Assim enganou o seu povo e tendo em conta o seu historial de má fé negociá-lo ( seu e do seu ex-ministro das Finanças, que esse já se demitiu), já deve ter as chapas das notas de Dracma preparadas, pois vai necessitar delas.

carlos cardoso disse...

Os gregos recusaram a proposta dos seus parceiros do eurogrupo e estavam no seu pleno direito para fazê-lo. Mas a democracia deve ser igual para todos e agora deve perguntar-se às populações de todos os outros membros do eurogrupo se estão dispostas a pagar mais impostos para que as propostas gregas sejam aceites (não tenho grandes dúvidas sobre o resultado de uma tal consulta).

O que muitos ainda não perceberam foi que o Siriza foi eleito simplesmente porque prometeu fazer omeletas sem partir ovos, ou, como dizem os franceses de maneira mais sugestiva, prometeu a manteiga e o dinheiro da manteiga. Durante 6 meses tentou e não conseguiu mas os gregos (e muitos outros) continuam a acreditar que isso é possível.

Anónimo disse...

Varoufakis desistiu, porque a Concentração de Motards no fim do mês em Faro é mais importante para ele recordar a beat generation e aproveitar para uns exercícios de estilo em duas rodas, cópia da actuação em Bruxelas.

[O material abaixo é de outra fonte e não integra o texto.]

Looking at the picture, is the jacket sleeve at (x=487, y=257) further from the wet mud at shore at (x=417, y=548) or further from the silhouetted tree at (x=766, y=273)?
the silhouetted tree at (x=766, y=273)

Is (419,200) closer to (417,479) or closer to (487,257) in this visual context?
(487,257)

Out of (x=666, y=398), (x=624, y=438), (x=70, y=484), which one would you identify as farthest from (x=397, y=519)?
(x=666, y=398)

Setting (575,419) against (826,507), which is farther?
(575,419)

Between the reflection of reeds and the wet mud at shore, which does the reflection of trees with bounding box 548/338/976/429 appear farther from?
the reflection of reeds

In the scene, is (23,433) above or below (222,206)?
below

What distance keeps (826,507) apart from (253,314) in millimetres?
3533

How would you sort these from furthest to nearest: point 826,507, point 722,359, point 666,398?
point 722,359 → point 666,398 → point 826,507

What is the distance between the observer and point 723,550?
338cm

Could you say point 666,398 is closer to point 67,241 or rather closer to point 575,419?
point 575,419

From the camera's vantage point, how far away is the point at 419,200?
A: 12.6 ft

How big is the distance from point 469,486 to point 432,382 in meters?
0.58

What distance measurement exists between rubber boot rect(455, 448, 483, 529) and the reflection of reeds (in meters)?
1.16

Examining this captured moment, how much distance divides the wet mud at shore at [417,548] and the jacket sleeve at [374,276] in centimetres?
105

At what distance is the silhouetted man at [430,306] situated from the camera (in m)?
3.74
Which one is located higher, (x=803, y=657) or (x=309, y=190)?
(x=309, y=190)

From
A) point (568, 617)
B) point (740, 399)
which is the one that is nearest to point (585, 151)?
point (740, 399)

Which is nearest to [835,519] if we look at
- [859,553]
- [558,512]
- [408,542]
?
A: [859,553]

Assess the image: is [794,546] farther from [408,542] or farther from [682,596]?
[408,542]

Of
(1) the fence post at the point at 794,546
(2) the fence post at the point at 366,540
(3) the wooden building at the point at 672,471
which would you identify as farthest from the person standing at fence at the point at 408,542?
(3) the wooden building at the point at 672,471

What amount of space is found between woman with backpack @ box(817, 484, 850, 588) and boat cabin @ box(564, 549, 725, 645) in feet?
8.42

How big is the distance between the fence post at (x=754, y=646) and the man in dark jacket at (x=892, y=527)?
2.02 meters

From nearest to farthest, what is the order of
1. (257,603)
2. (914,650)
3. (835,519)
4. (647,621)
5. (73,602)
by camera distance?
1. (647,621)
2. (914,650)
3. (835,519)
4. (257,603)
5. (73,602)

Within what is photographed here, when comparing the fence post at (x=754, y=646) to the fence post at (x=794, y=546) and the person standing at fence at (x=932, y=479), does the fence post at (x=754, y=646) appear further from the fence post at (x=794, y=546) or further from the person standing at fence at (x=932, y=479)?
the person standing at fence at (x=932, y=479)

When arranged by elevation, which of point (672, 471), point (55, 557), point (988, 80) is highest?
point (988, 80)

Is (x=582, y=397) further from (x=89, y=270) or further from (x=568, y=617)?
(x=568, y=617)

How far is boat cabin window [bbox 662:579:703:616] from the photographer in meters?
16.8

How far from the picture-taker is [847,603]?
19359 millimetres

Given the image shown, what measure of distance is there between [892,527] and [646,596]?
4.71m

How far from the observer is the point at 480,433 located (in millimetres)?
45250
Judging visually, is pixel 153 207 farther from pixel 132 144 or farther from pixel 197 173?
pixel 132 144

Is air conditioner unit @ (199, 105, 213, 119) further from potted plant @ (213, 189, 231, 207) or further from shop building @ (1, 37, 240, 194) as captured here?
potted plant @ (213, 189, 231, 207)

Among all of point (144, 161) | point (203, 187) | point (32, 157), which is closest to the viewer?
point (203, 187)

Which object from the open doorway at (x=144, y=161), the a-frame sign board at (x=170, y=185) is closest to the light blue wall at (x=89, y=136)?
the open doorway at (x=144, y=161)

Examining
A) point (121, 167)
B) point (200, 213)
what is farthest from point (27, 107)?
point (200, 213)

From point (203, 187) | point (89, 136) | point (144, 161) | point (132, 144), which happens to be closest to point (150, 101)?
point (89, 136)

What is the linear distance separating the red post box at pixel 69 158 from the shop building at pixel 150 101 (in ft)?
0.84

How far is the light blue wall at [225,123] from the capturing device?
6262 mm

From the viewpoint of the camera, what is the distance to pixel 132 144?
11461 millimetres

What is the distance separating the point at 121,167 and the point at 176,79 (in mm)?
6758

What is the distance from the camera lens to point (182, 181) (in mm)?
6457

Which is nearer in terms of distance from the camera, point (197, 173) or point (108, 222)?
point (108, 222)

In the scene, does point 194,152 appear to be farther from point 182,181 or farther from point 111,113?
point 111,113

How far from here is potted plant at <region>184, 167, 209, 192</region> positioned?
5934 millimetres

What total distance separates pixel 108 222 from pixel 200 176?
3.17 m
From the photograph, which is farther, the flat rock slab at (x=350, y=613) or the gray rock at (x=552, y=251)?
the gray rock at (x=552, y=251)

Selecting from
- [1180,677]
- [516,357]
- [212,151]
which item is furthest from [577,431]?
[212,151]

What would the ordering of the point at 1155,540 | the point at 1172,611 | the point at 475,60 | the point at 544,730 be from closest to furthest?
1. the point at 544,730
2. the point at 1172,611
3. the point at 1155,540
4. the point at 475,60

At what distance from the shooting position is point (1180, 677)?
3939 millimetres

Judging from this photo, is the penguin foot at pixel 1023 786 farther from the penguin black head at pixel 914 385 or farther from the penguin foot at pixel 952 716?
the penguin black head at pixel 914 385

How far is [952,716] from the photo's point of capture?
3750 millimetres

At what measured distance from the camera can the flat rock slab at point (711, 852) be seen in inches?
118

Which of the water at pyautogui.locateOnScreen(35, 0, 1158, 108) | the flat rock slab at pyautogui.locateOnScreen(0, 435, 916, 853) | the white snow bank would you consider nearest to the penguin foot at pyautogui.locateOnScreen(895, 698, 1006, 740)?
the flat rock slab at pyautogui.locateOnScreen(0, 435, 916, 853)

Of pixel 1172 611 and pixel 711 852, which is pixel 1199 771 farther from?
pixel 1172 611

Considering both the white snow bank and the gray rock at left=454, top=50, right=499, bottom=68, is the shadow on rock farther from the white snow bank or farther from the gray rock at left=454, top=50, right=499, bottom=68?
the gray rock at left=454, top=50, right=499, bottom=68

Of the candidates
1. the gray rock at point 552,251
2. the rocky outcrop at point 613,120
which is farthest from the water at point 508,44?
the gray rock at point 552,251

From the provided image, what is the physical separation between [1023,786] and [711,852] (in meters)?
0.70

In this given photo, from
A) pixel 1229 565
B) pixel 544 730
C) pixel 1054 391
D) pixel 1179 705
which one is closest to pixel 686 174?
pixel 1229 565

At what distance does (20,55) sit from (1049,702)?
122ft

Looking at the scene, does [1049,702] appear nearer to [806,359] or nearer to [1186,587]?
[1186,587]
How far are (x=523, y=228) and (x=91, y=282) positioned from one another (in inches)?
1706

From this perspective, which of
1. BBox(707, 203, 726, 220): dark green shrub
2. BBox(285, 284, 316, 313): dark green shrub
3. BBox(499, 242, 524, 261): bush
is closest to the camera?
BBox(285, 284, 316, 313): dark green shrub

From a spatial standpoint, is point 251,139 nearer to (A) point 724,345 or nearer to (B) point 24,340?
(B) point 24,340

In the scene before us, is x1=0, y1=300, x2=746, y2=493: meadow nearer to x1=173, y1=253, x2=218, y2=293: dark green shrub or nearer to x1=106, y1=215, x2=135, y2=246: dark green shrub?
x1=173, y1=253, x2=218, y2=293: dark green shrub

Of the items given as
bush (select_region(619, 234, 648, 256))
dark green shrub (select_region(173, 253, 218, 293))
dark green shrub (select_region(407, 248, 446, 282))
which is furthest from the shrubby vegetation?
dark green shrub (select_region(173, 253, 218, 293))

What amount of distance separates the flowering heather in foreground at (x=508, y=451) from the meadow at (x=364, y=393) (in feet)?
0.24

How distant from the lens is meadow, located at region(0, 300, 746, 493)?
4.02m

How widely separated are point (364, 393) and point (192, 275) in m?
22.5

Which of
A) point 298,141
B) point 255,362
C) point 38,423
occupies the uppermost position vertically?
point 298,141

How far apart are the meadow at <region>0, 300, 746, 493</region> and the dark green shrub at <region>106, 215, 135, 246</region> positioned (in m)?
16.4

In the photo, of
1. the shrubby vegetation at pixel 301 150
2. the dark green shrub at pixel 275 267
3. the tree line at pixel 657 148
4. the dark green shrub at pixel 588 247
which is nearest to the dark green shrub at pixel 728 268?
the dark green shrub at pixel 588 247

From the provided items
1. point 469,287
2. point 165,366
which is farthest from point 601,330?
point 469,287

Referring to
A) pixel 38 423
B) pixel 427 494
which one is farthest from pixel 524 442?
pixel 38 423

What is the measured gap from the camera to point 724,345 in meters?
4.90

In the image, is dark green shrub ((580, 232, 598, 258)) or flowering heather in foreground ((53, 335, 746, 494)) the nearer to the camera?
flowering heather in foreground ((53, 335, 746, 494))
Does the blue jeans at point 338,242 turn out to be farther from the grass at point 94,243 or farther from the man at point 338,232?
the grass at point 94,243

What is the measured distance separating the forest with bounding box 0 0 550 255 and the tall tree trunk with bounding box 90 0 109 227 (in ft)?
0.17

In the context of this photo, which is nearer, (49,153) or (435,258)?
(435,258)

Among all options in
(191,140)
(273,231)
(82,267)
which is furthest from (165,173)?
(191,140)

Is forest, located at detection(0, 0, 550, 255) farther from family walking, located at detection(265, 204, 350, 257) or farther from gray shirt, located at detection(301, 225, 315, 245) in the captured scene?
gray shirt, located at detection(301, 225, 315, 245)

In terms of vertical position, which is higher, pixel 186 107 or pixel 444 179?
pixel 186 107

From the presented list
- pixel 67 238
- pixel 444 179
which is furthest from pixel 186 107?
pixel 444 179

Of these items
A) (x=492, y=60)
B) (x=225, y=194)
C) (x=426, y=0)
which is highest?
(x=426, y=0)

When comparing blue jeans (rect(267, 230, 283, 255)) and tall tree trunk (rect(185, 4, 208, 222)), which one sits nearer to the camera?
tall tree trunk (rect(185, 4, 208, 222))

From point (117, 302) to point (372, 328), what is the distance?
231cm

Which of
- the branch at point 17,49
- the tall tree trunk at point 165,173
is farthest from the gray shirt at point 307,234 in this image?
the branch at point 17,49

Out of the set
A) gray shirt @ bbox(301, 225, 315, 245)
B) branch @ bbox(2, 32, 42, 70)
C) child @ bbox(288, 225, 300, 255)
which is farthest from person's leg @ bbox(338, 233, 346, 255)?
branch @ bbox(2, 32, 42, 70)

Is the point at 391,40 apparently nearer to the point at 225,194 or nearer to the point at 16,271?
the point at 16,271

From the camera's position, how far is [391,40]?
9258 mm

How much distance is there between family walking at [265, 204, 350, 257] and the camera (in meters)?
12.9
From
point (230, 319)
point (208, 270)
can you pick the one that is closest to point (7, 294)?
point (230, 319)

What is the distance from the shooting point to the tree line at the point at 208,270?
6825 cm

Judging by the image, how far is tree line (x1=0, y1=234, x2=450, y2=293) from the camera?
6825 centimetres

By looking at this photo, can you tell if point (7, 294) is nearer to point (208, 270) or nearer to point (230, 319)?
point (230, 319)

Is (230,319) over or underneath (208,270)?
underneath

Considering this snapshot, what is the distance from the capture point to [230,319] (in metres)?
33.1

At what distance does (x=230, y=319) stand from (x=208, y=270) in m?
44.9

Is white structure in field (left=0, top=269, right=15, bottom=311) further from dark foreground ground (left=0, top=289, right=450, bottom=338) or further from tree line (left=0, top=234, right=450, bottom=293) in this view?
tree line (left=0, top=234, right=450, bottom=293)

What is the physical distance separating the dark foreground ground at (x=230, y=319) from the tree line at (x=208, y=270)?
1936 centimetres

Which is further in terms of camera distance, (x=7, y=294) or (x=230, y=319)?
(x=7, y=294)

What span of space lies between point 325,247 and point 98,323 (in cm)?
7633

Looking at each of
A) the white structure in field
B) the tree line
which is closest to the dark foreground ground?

Estão nús os burocratas de Bruxelas, dão voz a radicais e siga o baile...... !

inconfessável disse...

estou convencida que virá o dracma e por isso, sim, POBRE EUROPA
Mas vai valer a pena o futuro

Anónimo disse...

Circula na internet a melhor definição da crise grega, de como todos gostaríamos de nos ver livres de compromissos que não podemos, conjunturalmente, honrar.
Amanhã, se nos sair o 1º prémio do EUROmilhões já poderemos certamente pagar o que está em falta, mas até lá...
Aos gregos, se lhes cair petróleo do céu, uma vez que do mar não parece subir, também poderão dizer que vão saldar as suas dívidas, mas até lá...
havia esta estratégia.
Passo a trancrever o que li:


" Querida Caixa Geral de Depósitos,
Tem sido muito complicado pagar os empréstimos que pedi. Ontem, durante o jantar, falei do assunto com a família e sufraguei a coisa. Só o mais novo, ainda ignorante, votou a favor do pagamento da dívida. A esmagadora maioria votou contra qualquer tipo de penhora sobre os bens que comprei com o vosso dinheiro. Posto isto espero que a vossa Administração tenha em conta a votação lá de casa e se acalmem com essa coisa das cobranças. Afinal...somos uma democracia.
Cordialmente,
O Asdrúbal

PS: Este mês estou um pouco apertado por causa das férias. Queiram por favor transferir algum para o NIB do costume. Obrigado."

Unknown disse...

Na realidade comparar a situação social, bancaria e comercial da Grecia após 6 meses de governo corajoso e o que se passava em Dezembro nem um cego se pode enganar; um crente já percebo (sempre consegue ver milagres nos sítios mais estranhos).

Anónimo disse...

Este Post é lamentável. Mas, faça-se justiça, corresponde ao que o autor sempre pensou e defendeu, no que ao actual governo Grego pensa. Ainda bem que há um Alexis Tsipras para dizer, convictamente, o que pensa des porcaria da UE. A Extrema Direita europeia, que aqui já se fez ouvir, aguarda agora pelo que os seus patrões e ideólogos, ALE, vão decidir.

carlos cardoso disse...

O anónimo das 00.26 está um pouco baralhado. O que Alexis Tsipras diz convictamente é exactamente o que pensa a extrema direita europeia da "porcaria" da UE. Não é por acaso que o parceiro do Siriza no governo da Grécia é um partido da direita nacionalista.

Mas é verdade que a situação actual na Europa, em que os partidos de extrema esquerda e de extrema direita estão em franca ascensão, deve-se principalmente à incompetência dos partidos sociais democratas e democratas cristãos que tão mal têm (des)governado a Europa, sem esquecer a arrogância institucional de uma UE que se toma pelo novo Deus, que todos têm que adorar sem tentar compreender.